On to other specific points:

Like @cbate and @MaheshRavishankar, I’d keep that out for now as the design space for this op is different.

A DPS version of these ops has no clear advantage to me as they are closer to a tensor.extract_slice.
If you want to allow reshapes that copy, we could also add a first-class copy attribute to tensor.expand_shape/collapse_shape to allow the reshape of non-contiguous stuff.
This would lower to the proper alloc + copies where needed.
This is in principle close to the tensor.pad op and its nofold attribute.

We should try to have that: the named form should be syntactic sugar around linalg.generic.
Unfortunately it is unclear atm how to determine that a linalg.generic is equivalent to some linalg.named_op + some_yet_to_be_determined_attribute_instance.

Let me elaborate a bit:
A simple procedure follows what we have in IREE: StructuredTransformOpsExt.cpp - iree-org/iree - Sourcegraph

The objective is to avoid the “inverse” problem of matching and instead just compare a linalg.generic against what a named op would “generate”.

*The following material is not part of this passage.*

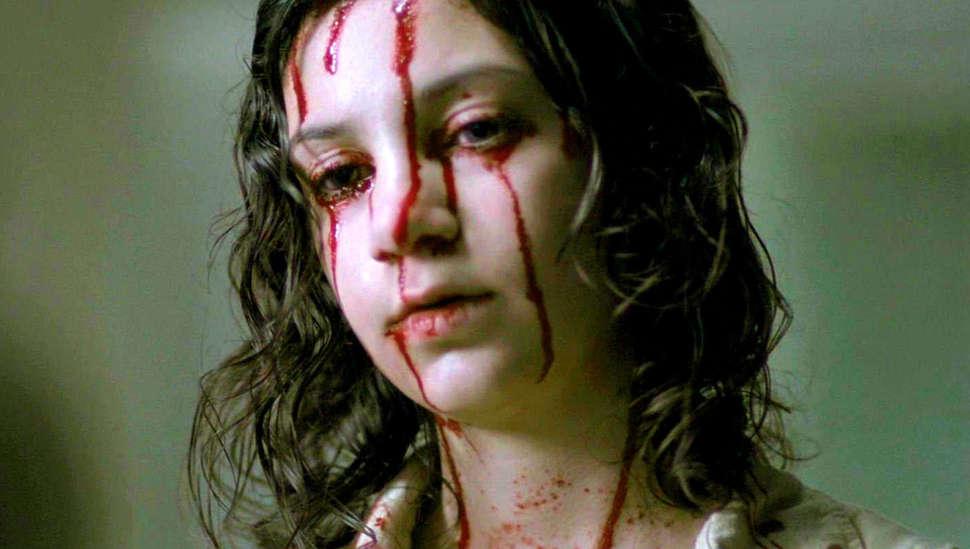 best horror movies ever 17 - بهترین فیلم های ترسناک تاریخ سینما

The difficulty is we don’t know beforehand all the possible attributes of a named op or the ones that will appear in a program. To make it clearer, consider a 4-D permutation; there are 4! possible permutation vectors. Given a generic that may be a permutation, we don’t know which one is the right one and we will need some inference. It gets worse with convs for which we need to find strides and dilations etc and that can’t just be enumerated in a generic fashion.

We could still make progress with an InferrableNamedOpInterface whose default can capture the majority of the easy cases and require the other ops to implement the interface explicitly given only a generic.

To avoid quadratic complexity, there should also be some sort of registry of hashes.

This is the traditional top-down / bottom-up design iteration cycle, linalg.generic is designed in a bottom-up fashion with a focus on codegen and vectorization: it is likely we have reached the point where the next round of top-down investigations are strongly needed for more user-friendly named ops (i.e. the “readable IR” + “ease of matching” points I made a bit earlier).

The top-down design should be informed by the first-principle findings of the codegen work (the principles you list + a few others). The nice thing is that these are captured in the interfaces so as long as the implementation does not try to get too clever with custom C++ from ops + attributes, all should work out of the box, as was shown by OpDSL.

+1: convolutions is one such abstraction where good intentions of generalizations lead straight into the lava pit (I think gather is another :slight_smile: ).


I don’t subscribe to this viewpoint: yes there is some “inference” in finding a matching “name+attributes” from a generic but everything else is literally the same (same operands of the same types, same op granularity and especially same transformations and implementations).

Without drilling deeper into the other discussions that forked off from this thread, I agree with the direction here as it will greatly improve the ergonomics. How this is sliced in the future when a new potential TCP dialect shapes up can be separated and will likely involve a larger set of folks.